4.   If you use this method, let me know!! It's easy and always works! Just don't drop the turkey. :o)


These are the turkey lifters and roasting pan I use. I bought them from Williams Sonoma. The picture above is from Williams Sonoma, too.

Friday, November 18, 2011

Thankfulness Challenge - Mick Said it Best

You can't always get what you want
But if you try sometimes you just might find
You just might find
You get what you need, ah yes...

The Rolling Stones

Three large crepe myrtles grow enthusiastically in the corner of my garden, their branches laden with frothy lavender flowers each summer and brilliant red foliage in the fall. But this year the leaves just curled up and died, scattering their remains along the carpet of mulch like dirt on a grave.

While the crepe myrtles shed their summer selves, the dogwood and 'Yoshino' cherry quietly began to blaze. Without the crepe myrtles to steal the show, they took center stage and I looked forward to seeing their new hue every morning before work. What I wanted was breathtaking fall color from every tree and shrub in my garden. Instead, I got just what I needed - solo performances that made me applaud.

Today I'm thankful I don't always get what I want because it makes me grateful for what I have. 


 'Yoshino' cherry  

 
 
Dogwood 'Stellar Pink'
 
 
Sweetspire 'Little Henry'

To see a crepe myrtle with beautful fall foliage, check out Southern Meadows blog. 

Tuesday, November 15, 2011

Thankfulness Challenge - Blame it on Elvis

A neighbor once asked me to tour her freshly painted and decorated house and then asked my opinion. It was lovely and well done, I offered. "But ya know, " I couldn't help but add, "my opinion doesn't really matter because I don't live here. You should decorate it in whatever style makes you happy. It's YOUR house." She just stared at me. "You could even carpet the ceiling. It worked for Elvis."  She threw her head back and laughed but I was serious.


Green shag carpet covers the ceiling of the Jungle Room at Graceland, Elvis's mansion in Tennesee.

I recently overheard a gardener belittling some of the more conventional fall shrubs as too common for her garden. She pitied the poor idiots who had resorted to stuffing their landscapes with the same plants that populate the grounds of local shopping centers and dentists offices. Where were the exotic, rare, and difficult to grow specimens that announced to the world a REAL gardener lived there? The more she babbled, the more irritated I became.

I'm thankful for every gardener who grows burning bush because they're gorgeous, azaleas because they love them, and Knock Out roses because they're easy. Pink flamingos and concrete fruit baskets may not be my cuppa tea, but if it's yours, drink up! I'm thankful for every gardener who declares to the world, "My garden has never been featured in a magazine and probably never will, I planted giant zinnias in the front yard because they make me happy, and if you don't like my kissing gnomes you can kiss my asster!"

Monday, November 14, 2011

Thankfulness Challenge - Caterpillar!!

I found this little buckeye butterfly caterpillar in the ragged remains of my almost-dormant perennial snapdragons today.
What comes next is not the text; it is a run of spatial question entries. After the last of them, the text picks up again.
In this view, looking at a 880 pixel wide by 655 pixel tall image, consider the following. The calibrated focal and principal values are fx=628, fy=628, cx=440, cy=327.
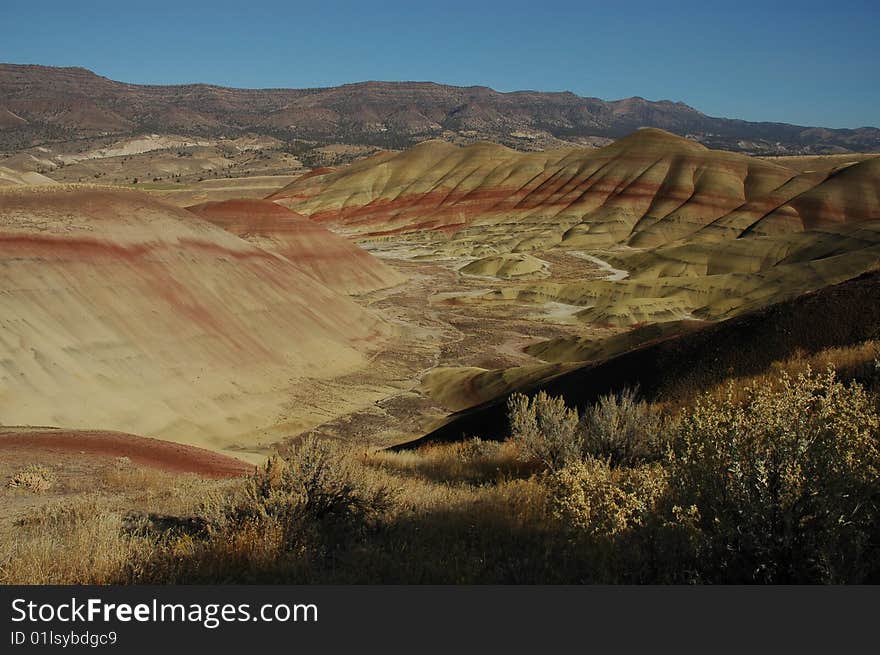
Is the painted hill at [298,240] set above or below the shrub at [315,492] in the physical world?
above

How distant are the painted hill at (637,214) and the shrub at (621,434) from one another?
4026cm

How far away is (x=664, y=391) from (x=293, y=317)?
26.3m

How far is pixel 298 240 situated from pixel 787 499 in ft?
184

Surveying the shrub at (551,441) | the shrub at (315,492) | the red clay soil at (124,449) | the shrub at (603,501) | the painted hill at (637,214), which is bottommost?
the red clay soil at (124,449)

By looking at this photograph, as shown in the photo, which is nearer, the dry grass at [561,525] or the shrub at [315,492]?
the dry grass at [561,525]

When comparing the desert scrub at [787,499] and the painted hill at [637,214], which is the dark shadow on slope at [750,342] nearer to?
the desert scrub at [787,499]

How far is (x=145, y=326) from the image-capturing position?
91.6 ft

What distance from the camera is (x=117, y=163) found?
184 m

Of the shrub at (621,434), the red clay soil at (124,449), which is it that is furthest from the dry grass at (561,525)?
the red clay soil at (124,449)

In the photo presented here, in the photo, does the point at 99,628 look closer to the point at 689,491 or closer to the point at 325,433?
the point at 689,491

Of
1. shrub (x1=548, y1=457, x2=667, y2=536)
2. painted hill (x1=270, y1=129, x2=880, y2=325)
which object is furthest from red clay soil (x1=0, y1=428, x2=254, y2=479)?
painted hill (x1=270, y1=129, x2=880, y2=325)

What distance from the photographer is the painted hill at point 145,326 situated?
23203 mm

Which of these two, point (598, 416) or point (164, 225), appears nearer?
point (598, 416)

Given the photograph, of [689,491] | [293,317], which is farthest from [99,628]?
[293,317]
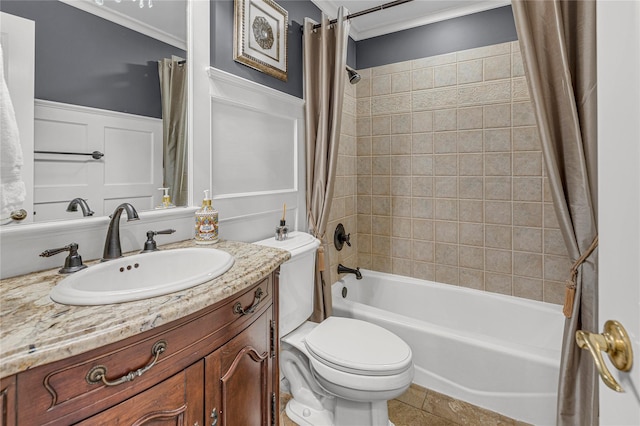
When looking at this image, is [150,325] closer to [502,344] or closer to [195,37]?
[195,37]

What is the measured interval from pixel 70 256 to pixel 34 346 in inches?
20.0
They love the snaps and verbena bonariensis. Last summer I had several dozen buckeye caterpillars but this summer I didn't see any. However, I could have missed them because I wasn't really looking. I hope this little guy has a parka handy. I'm very thankful that it survived all the transplanting I've done and that there are still leaves on the snapdragon.



Buckeye butterflies (junonia coenia) are native to much of the warmer climates of the United States and can overwinter as a caterpillar, chrysalis, or butterfly. Their host foods include perennial snapdragons (antirrhinum), verebena bonariensis, toadflax (linaria), plantains, and ruellia. With the exception of the plantains, all of their host foods can be found in my garden, but I usually find them in my verbena and snaps.


These perennial snapdragons are champions of heat, drought, and full sun. They form a bushy mound about a foot wide and a foot high. I purchased mine at Plant Delights Nursery since I couldn't find them locally.


Buckeyes are small butterflies that seem to enjoy a wide variety of nectar producing plants. They were quite fond of my annual 'Buddy' gomphrena this summer.